Reproduce word for word everything in the British cinema post below from "Monday, 12 October" down to "making, American film-goers.".

(Document extract)

Monday, 12 October 2009

British Cinema


As a British film maker, I am very interested and very inspired by the British Film Industry. An industry which is struggling to pose a threat on Hollywood, yet an industry capable of making films at a very high quality. Also an industry that has been able to grow with the switch to digital technology, as it is now cheaper to send film to the high-profit making, American film-goers. 


British Cinema relates to films that have been created by a British film industry, it does not necessarily mean the film has to be filmed in the UK. A very well known, and the most successful of all British film industry's is Working Title. The reason for Working Titles big success however is its routes to the LA scene, now more than 60% owned by Universal, it poses the question whether a film company can be successful unless it has links to the Hollywood scene.

This Is England: Although this film is not as successful as some of the Working Title films, the film produced by Warp X, and many other UK film industry is very creditable and culturally vital to Briton's sense of self-identity. The gritty low budget film shows how a British film industry can create an inspiring and influential social-realism film without the high-budgets and amazing editing techniques of Hollywood.

Synopsis: A coming-of-age tale set in 1983 on the streets of a small English coastal town...
After being bullied at school, 12-year-old Shaun (Thomas Turgoose) comes across a small band of Skinheads lead by Woody (Joseph Gilgun), a charismatic and benevolent teenager who befriends the boy immediately. Bringing him into the fold as one of their own, Woody quickly initiates Shaun as a Skinhead to the dismay of his widowed mother. Having lost his father in the Falklands War, Shaun gleefully embraces his new found friends (and look) until the group is split with the arrival of Combo (Stephen Graham), an older, nationalist skinhead just released from prison. Once friends, now bitter rivals, Combo and Woody divide the group along political lines. Blaming England's economic woes, growing unemployment and post-war grievances on the influx of foreign minorities, Combo persuades Shaun and other members of the pack to make a stand, preserving England for the English. After attending a meeting of right-wing nationalists, Combo takes his new found gang of hooligans to threaten the local Pakistani community. In his contempt for others, Combo begins to reveal his own emotional battles with loss, loneliness and isolation. When his romantic advances are later rebuffed by Woody's girlfriend and former fling, Lol (Vicky McClure), Combo turns his hate, envy and prejudicial rage against one member of the group to disastrous effect... changing Shaun's viewpoint in an instant.

Another British film industry that has made a name for itself is Warp X. Just as working title, the key personnel behind Warp X started off in the music industry before working with film. The company was initially set up as Warp Films followed by the introduction of Warp X in 2006. This was introduced when UK Film Council gave Warp X £3 million (plus £1.5 million from EM Media & Screen Yorkshire) to produce 6 films in 3 years in order to foster the development of low-budget film making in the UK. Optimum Releasing handles distribution (TV rights to Channel 4/ Film 4) - hardly on the same scale as WT with their tie-ins with Universal and Studio-Canal providing distribution deals for the USA and Europe. Meadows two examples of this
amazingly enough, given the tiny budgets they work on, Warp X has even found time to launch its own offshoots, or subsidiaries: as well as a competition for female comedy film-makers, it has sought to set up a production arm in Australia, taking advantage of government funding there.

(End Document extract)
(Supplied material)

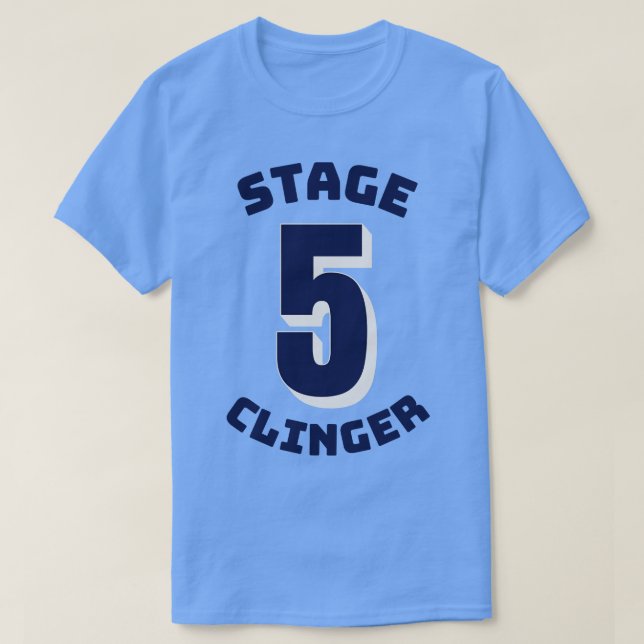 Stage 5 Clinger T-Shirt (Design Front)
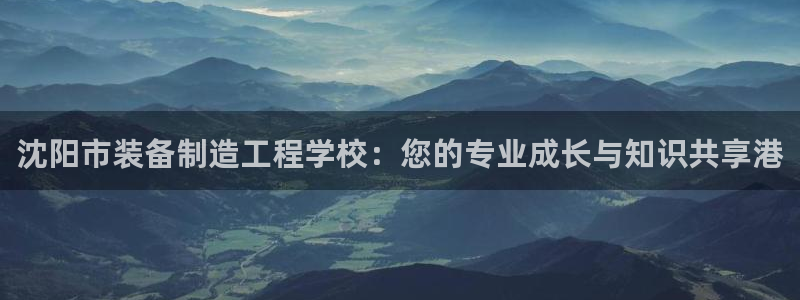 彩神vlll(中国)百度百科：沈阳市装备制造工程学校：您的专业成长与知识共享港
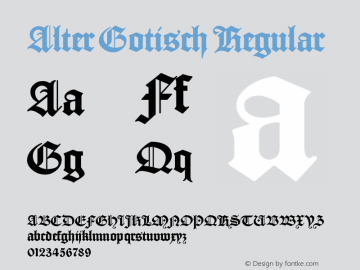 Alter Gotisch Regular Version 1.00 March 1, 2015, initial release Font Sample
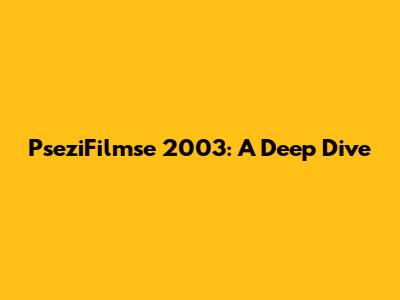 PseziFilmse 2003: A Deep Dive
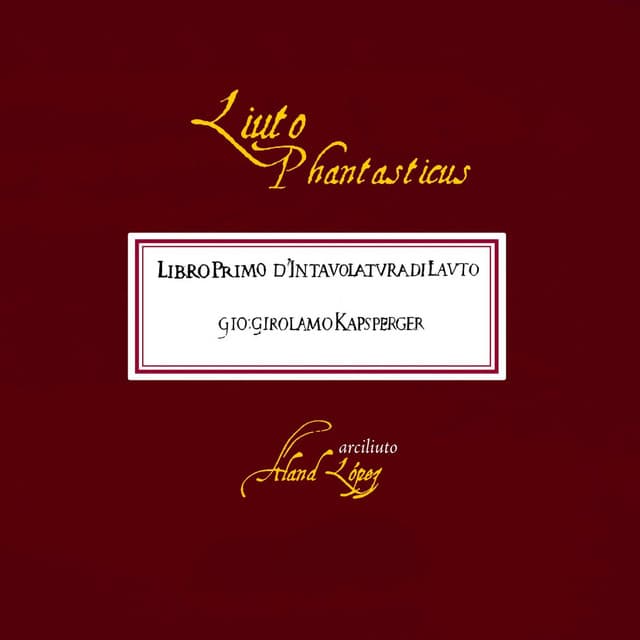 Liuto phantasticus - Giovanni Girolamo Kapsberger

(End Supplied material)
(Supplied material)

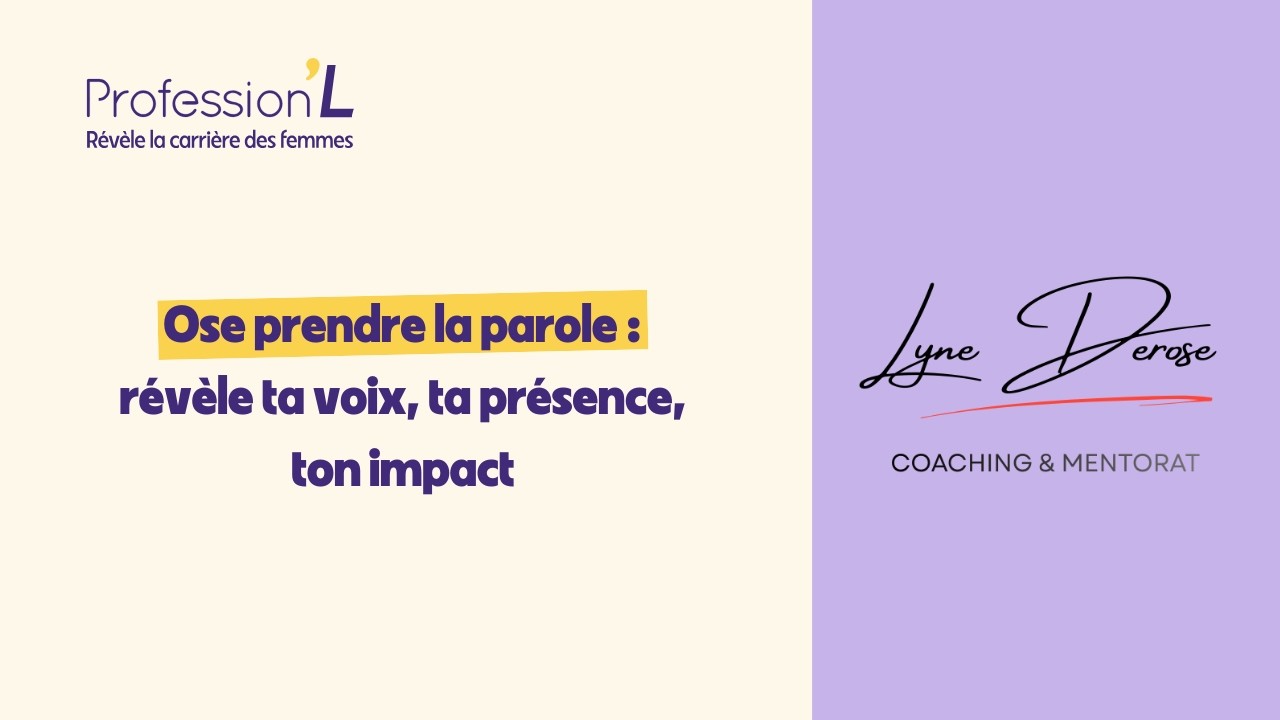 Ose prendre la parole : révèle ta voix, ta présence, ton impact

(End Supplied material)
(Supplied material)

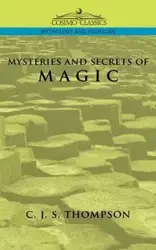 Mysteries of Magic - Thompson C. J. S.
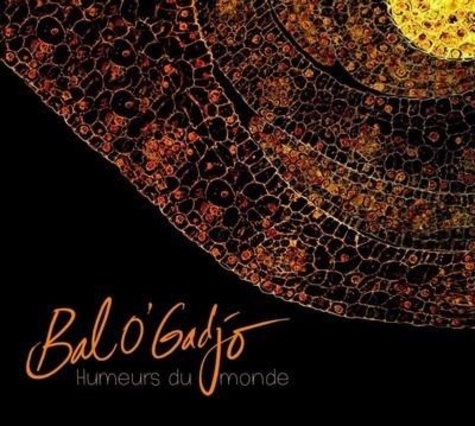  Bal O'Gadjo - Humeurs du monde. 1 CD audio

(End Supplied material)

§ **Answer space**:
Monday, 12 October 2009

British Cinema


As a British film maker, I am very interested and very inspired by the British Film Industry. An industry which is struggling to pose a threat on Hollywood, yet an industry capable of making films at a very high quality. Also an industry that has been able to grow with the switch to digital technology, as it is now cheaper to send film to the high-profit making, American film-goers.